As sea temperatures rise, many fish species will have to relocate to find waters that can support them. But they won't have a lot of time to look for the right new home. For fish, it's survival of the fastest.
An international team of researchers examined over fifty years' worth of data dating back to the 1960s to determine the patterns of climatic and seasonal changes both on land and in the sea. Professor John Pandolfi of the University of Queensland summarizes their findings:
"Our research shows that species which cannot adapt to the increasingly warm waters they will encounter under climate change will have to swim farther and faster to find a new home. We examined the velocity of climate change (the geographic shifts of temperature bands over time) and the shift in seasonal temperatures for both land and sea. We found both measures were higher for the ocean at certain latitudes than on land, despite the fact that the oceans tend to warm more slowly than air over the land.
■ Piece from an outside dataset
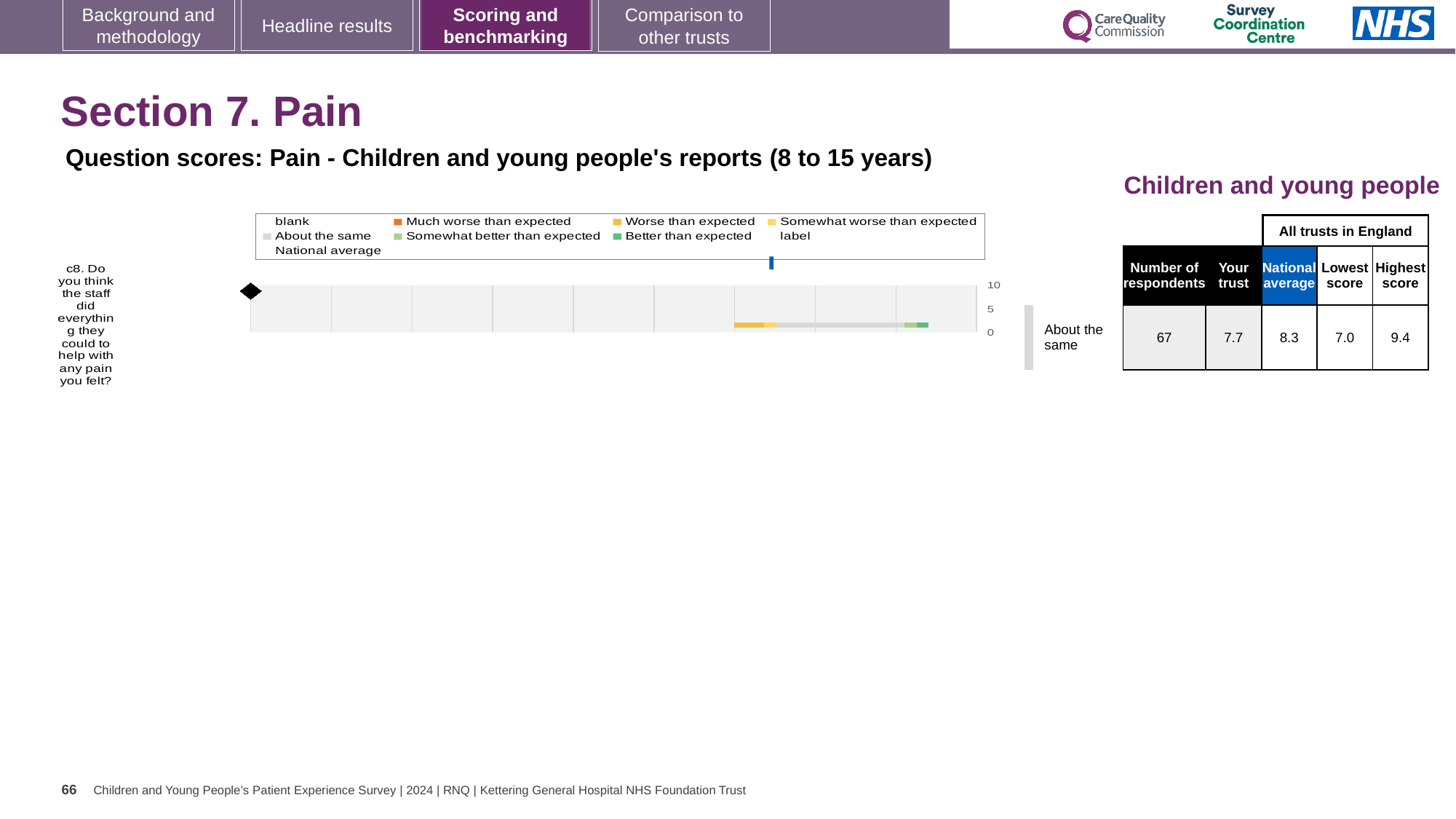
Which benchmarking category is the trust's result for question c8 placed in? About the same Which is larger for question c8: the 'Your trust' score or the national average? National average What is the national average score for question c8? 8.3 What kind of chart is shown on the slide for question c8? bar chart Is the national average marker for question c8 positioned at a value greater or less than 5 on the axis? greater How many survey questions are plotted in the chart? 1 What is the lowest score among all trusts in England for question c8? 7.0 What is the 'Your trust' score for question c8 (Do you think the staff did everything they could to help with any pain you felt?)? 7.7 What is the difference between the highest score and the lowest score for question c8? 2.4 What is the highest value shown on the chart's axis? 10 What is the highest score among all trusts in England for question c8? 9.4 How many respondents answered question c8? 67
Unlike land-dwelling animals, which can just move up a mountain to find a cooler place to live, a sea creature may have to migrate several hundred kilometres to find a new home where the water temperature, seasonal conditions and food supply all suit it. Also, as seas around the equator warm more quickly and sea life migrates away — north or south — in search of cooler water, it isn't clear what, if anything, will replace it. No communities of organisms from even warmer regions currently exist to replace those moving out."
Land animals and plants are currently migrating towards the poles at a rate of about four miles per decade. However, the researchers found that sea animals will likely have to migrate at a rate many times faster than that to keep pace with the changing ocean temperatures. That sort of migration speed — particularly into increasingly unfamiliar waters — is far outside what fish are normally capable of, and it's an open question how many species could survive such treks intact.
There's also the question of the environment that awaits them. There's only so much water around the poles, and the organisms that already live there might not be able to deal with tons of new migrants. This is a thorny issue, and there's no easy solution for us or for fish. Right now, about all we can say is that fish should start swimming as fast as they can. What happens after that is anybody's guess.